A CSA chain could potentially be accommodated at these two newly-exposed sites. We tested this hypothesis by docking a CSA dodecamer, the minimal functional binding unit [32, 33], separately in either of such positions. We allowed the docked structures to relax in simulations of several tens of ns (from 55 to 100 ns) while keeping the protein in the open state (see Methods). During this process, the CSA molecule remained stably bound at either of these two sites (Fig 6B). A quantitative indication of this is the stable fluctuations around a constant value in the number of CSA sugar–protein contacts, i.e. no loss of such contacts over time (Fig 6C). Due to its electrostatic nature, these contacts often occurred between the negatively-charged moieties of the CSA chain and positively-charged residues of the protein (Fig 6D). This result suggests that, apart from the major binding site, VAR2CSA features two other sites where CSA dodecamers can stably bind. These two sites are cryptic but get exposed upon opening of the core region of the VAR2CSA, due to the application of an external elongational force.
Discussion
In this work, by using equilibrium and force probe MD simulations, we shed light on the molecular mechanism governing the increased VAR2CSA–CSA interaction under shear stress.

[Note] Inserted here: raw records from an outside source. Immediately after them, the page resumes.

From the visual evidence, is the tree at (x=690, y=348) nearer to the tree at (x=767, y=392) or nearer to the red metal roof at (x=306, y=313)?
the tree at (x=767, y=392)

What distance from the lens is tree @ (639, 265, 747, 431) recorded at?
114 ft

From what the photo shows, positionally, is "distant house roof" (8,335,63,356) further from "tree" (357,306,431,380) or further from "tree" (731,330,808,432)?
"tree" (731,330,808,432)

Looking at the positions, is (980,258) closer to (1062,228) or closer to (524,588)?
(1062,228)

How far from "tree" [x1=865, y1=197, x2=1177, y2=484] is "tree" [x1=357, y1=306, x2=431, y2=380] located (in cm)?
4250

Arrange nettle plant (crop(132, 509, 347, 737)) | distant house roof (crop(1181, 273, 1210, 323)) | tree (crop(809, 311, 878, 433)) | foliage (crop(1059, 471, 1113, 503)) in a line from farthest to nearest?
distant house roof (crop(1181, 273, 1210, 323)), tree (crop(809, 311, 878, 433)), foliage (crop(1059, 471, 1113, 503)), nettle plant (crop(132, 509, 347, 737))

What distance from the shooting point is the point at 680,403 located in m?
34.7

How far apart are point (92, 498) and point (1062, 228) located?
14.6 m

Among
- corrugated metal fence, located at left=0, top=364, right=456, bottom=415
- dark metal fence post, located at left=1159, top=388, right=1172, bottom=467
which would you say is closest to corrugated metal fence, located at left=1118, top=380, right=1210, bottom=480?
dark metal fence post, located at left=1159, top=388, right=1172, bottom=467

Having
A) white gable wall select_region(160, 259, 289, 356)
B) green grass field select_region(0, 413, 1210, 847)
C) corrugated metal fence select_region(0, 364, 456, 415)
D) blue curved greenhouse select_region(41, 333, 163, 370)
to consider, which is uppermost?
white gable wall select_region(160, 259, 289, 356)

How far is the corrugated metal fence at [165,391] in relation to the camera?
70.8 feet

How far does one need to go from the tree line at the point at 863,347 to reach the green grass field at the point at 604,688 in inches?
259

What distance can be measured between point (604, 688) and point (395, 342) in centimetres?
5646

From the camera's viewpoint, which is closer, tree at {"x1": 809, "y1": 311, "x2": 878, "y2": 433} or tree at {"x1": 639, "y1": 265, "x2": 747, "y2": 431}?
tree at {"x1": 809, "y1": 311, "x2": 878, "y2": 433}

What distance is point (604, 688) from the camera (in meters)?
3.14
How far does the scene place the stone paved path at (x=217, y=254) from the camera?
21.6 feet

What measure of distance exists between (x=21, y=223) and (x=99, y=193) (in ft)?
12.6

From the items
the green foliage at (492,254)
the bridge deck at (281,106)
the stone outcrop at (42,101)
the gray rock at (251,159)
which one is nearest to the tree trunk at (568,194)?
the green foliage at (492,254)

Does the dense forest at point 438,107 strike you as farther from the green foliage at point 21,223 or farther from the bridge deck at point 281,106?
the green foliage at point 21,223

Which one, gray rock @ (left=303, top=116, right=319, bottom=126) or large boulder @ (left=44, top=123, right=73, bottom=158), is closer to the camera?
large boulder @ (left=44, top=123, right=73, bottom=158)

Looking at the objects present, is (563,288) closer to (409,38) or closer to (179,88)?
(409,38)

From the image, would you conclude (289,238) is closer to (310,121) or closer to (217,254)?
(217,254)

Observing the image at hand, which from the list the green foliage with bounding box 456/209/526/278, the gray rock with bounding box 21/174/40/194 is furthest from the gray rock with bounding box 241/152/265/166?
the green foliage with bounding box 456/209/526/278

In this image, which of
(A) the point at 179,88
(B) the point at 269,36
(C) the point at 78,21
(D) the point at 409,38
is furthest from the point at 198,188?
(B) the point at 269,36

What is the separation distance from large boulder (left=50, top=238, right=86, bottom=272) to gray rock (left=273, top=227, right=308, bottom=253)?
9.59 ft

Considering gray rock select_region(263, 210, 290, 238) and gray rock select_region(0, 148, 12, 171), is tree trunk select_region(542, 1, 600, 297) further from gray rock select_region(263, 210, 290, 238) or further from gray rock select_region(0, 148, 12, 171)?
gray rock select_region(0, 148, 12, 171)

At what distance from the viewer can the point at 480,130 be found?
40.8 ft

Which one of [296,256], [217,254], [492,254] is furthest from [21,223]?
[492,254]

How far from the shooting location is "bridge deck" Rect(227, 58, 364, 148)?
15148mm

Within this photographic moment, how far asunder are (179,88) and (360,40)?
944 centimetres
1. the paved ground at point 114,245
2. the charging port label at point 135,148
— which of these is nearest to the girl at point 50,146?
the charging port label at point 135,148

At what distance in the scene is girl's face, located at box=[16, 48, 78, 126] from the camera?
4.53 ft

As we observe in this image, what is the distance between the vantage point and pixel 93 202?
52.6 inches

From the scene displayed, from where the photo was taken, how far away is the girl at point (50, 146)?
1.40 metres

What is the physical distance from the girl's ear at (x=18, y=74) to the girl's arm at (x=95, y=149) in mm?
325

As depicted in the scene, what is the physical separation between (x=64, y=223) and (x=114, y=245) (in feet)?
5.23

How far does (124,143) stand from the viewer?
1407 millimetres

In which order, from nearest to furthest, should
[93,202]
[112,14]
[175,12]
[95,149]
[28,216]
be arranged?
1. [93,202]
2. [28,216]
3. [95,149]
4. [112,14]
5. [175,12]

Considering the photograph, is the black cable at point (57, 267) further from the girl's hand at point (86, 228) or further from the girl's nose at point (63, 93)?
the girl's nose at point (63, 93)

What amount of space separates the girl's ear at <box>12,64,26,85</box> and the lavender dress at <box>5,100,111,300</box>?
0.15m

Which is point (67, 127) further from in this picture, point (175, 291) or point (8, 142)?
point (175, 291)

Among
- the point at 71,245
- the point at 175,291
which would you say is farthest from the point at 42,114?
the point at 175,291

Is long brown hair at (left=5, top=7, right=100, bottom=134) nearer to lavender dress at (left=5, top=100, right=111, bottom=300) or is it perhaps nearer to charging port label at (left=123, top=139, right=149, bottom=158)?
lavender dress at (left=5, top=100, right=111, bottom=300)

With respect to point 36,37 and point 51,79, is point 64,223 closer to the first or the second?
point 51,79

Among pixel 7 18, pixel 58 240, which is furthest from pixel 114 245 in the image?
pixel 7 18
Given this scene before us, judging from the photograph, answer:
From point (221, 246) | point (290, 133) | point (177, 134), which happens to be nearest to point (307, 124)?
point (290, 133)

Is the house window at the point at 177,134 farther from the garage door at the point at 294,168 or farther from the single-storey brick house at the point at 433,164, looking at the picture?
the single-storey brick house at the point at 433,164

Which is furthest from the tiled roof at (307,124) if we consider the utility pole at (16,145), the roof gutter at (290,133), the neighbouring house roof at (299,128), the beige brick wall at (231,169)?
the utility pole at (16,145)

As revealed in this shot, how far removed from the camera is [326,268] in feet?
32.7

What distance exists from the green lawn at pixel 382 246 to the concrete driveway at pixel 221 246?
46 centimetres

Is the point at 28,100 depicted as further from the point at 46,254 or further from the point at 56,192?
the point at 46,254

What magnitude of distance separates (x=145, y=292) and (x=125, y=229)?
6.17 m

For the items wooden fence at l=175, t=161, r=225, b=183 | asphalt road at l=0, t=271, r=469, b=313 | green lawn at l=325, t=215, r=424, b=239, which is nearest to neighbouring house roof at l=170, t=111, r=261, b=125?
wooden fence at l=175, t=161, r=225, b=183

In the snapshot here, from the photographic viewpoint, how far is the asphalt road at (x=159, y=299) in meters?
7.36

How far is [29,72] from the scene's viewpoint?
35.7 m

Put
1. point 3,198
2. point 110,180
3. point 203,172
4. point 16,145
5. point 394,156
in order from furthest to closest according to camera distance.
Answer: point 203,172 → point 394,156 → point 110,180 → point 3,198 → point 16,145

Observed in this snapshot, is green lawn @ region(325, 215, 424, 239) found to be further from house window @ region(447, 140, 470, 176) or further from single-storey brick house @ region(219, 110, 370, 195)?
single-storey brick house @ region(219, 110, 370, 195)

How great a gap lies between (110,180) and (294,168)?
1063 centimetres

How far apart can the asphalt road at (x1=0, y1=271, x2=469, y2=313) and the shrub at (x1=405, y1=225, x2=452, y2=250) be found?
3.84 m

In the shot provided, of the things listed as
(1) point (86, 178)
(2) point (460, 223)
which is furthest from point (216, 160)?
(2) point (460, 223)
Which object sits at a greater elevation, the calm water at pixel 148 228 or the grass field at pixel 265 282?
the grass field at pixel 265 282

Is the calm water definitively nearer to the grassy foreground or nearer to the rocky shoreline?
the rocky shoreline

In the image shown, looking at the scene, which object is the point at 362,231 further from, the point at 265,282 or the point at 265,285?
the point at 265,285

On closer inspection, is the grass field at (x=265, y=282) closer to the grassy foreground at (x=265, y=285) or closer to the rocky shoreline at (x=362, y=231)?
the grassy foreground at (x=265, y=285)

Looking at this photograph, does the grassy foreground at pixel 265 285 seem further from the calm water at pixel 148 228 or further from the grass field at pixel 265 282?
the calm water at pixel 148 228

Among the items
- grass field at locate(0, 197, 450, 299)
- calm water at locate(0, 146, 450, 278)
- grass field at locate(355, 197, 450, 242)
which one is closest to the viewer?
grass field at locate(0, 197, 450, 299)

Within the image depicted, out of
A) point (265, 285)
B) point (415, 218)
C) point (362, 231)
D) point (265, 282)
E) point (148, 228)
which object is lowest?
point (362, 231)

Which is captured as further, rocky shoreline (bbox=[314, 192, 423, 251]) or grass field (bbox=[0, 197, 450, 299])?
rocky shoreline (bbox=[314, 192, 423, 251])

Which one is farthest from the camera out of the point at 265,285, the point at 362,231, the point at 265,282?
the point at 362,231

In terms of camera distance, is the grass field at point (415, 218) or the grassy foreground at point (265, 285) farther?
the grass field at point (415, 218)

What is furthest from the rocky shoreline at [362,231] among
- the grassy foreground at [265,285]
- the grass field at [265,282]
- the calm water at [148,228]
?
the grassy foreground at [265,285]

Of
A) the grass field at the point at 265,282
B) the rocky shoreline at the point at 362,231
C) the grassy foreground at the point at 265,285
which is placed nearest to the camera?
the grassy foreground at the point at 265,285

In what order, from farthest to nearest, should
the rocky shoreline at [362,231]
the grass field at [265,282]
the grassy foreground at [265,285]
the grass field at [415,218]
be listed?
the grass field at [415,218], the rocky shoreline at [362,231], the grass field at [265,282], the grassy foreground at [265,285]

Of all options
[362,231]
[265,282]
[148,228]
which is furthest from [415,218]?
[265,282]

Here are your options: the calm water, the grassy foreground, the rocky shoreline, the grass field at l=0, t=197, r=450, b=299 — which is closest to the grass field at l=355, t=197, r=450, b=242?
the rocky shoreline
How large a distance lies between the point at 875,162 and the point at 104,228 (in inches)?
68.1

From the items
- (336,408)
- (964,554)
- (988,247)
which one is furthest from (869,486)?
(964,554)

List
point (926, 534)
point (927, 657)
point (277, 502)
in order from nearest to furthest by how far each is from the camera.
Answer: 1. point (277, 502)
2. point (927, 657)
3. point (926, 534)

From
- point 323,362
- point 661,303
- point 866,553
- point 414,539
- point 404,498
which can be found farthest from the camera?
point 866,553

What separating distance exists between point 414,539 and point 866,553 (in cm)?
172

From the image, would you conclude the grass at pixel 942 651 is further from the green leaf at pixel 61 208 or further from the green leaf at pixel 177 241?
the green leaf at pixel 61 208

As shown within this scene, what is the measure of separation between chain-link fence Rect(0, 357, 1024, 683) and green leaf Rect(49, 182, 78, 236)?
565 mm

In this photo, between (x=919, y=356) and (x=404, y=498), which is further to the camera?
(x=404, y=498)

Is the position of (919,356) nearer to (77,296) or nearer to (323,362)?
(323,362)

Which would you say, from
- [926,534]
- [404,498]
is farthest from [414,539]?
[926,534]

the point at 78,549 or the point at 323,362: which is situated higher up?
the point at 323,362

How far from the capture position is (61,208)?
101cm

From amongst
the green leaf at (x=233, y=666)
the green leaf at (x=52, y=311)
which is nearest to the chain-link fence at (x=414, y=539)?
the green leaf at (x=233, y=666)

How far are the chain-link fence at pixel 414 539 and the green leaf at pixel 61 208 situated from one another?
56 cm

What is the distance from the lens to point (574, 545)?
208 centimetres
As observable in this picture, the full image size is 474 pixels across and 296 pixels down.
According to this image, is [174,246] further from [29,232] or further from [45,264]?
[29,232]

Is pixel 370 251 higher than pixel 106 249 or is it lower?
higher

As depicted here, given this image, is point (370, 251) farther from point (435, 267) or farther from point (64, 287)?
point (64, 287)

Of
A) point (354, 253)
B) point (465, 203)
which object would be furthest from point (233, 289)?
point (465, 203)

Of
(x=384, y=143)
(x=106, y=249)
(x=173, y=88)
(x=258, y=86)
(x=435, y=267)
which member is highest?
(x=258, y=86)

Our data demonstrate that upon force exertion, the core region of VAR2CSA undergoes a major conformational rearrangement by opening up in two structurally-intact subregions (Fig 3 and S1 Movie). The CSA molecule already bound at the major binding site operates as an anchor point, allowing for the opening of VAR2CSA to occur. This causes the subsequent exposure of two cryptic binding sites, which have the ability to accommodate further CSA molecules, prior to the dissociation of CSA from the major binding site (Fig 6). This is a remarkable result, as it proves that force causes neither the immediate dissociation of CSA from VAR2CSA nor its unfolding, but instead prepares the adhesin to bind further CSA chains (or other parts of the same chain) at two other locations. Consequently, our data support a mechanism in which the application of mechanical forces increases the valency of tethered VAR2CSA, and with it its avidity, to potentially reinforce its attachment to the proteoglycan matrix.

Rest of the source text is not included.